+++ SUPPLIED PASSAGE
His travels have taken him to locations such as Nepal, Botswana, Kenya, Japan, Argentina, Chile, South Pacific, Mexico, the South Pacific, China, Tibet, Canada, Alaska, Hawaii, New Zealand, Australia, the Arctic, and all over the continental United States.
His photography has appeared in every major publication including National Geographic, National Wildlife, Time, Newsweek, Audubon, BBC Wildlife, and Terre Savage. He was an advisor to Outdoor Photographer Magazine. His most recent film was Patagonia: Life at the End of the Earth. Jeff was an Emmy finalist in 1998 and winner of the cinematography award at the Telluride Film Festival. He has produced books featuring his images: The Nature of Sea Otters and In the Company of Manatees. He has also received Honorable Mention awards in the BBC Wildlife Photographer of the Year contest in 1997, 1998, and 1999.
Jeff has led photo trips and taught photo seminars for Natural Habitat Adventures, Voyagers International, Joe Van Os, and Great American Photo Weekend.
Jeff has done underwater science and photo projects all over the world including the Arctic, Philippines, Belize, Hawaii, Tahiti, Tumultuous, Maracas, Vanuatu, Argentina, Canada, and Palmyra Island.
++++++
+++ MATERIAL FOR THIS EXERCISE
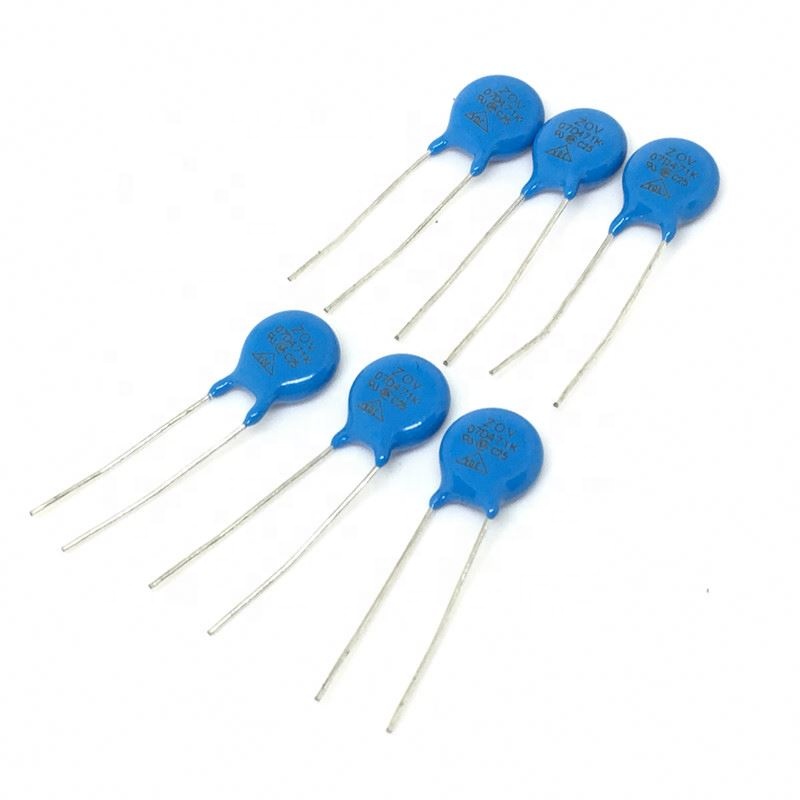 varistor 07D471K 470V piezoresistor 7D471K 07D471 part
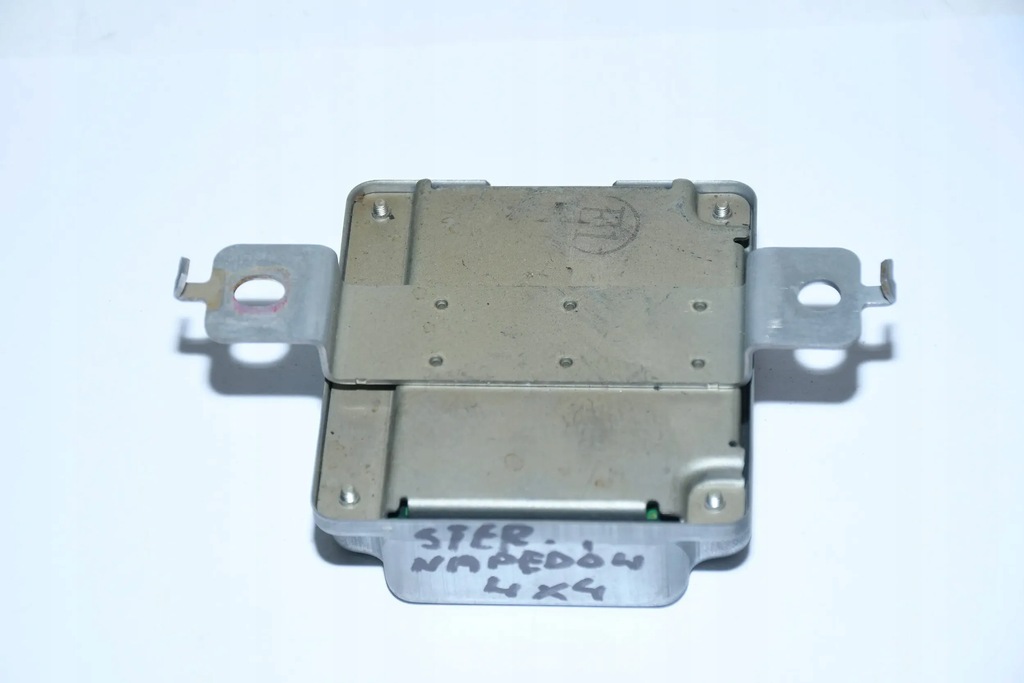 фото №2, Модуль блок управления приводов 41650jg04a renault koleos i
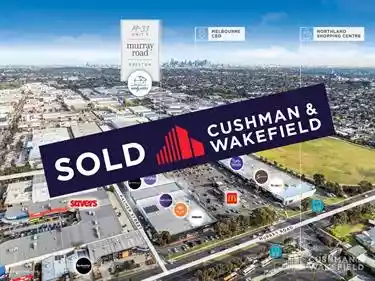 Tenancy 5/19-33 Murray Road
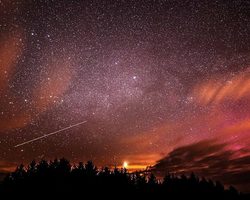 Сколько на небе звезд видимых и невидимых? Что влияет на видимость звезд?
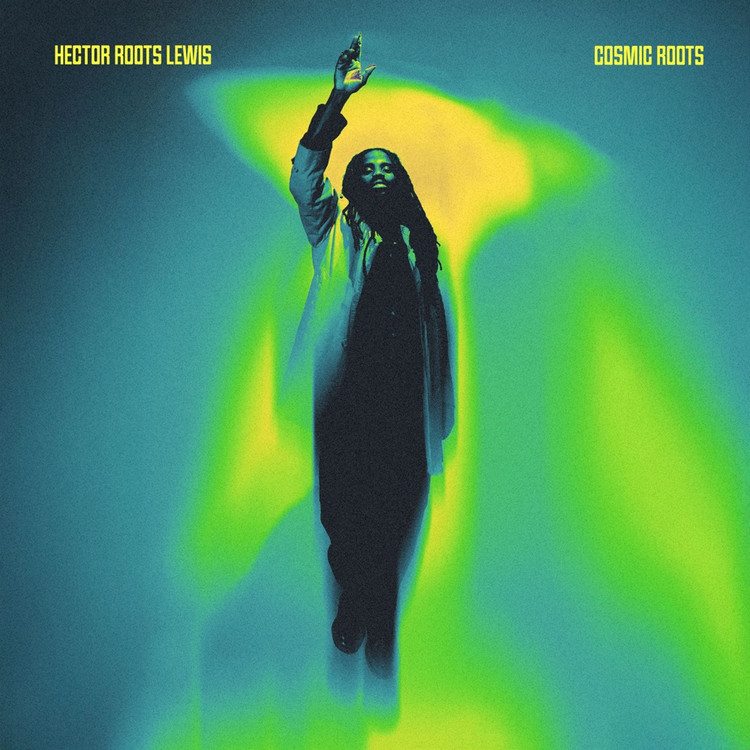Hector Roots Lewis - Cosmic Roots (Full Album)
++++++
USING THE INFORMATION:
A) Reproduce the stretch of the passage about Jeff's photography career from "His photography has" through "American Photo Weekend.".
B) Rewrite every row of captions, changing each "Roots" to "Rhythms" and keeping everything else the same. Omit the pictures from your answer.

EXPECTED RESPONSES:
A)
His photography has appeared in every major publication including National Geographic, National Wildlife, Time, Newsweek, Audubon, BBC Wildlife, and Terre Savage. He was an advisor to Outdoor Photographer Magazine. His most recent film was Patagonia: Life at the End of the Earth. Jeff was an Emmy finalist in 1998 and winner of the cinematography award at the Telluride Film Festival. He has produced books featuring his images: The Nature of Sea Otters and In the Company of Manatees. He has also received Honorable Mention awards in the BBC Wildlife Photographer of the Year contest in 1997, 1998, and 1999.
Jeff has led photo trips and taught photo seminars for Natural Habitat Adventures, Voyagers International, Joe Van Os, and Great American Photo Weekend.

B)
 varistor 07D471K 470V piezoresistor 7D471K 07D471 part
 фото №2, Модуль блок управления приводов 41650jg04a renault koleos i
 Tenancy 5/19-33 Murray Road
 Сколько на небе звезд видимых и невидимых? Что влияет на видимость звезд?
Hector Rhythms Lewis - Cosmic Rhythms (Full Album)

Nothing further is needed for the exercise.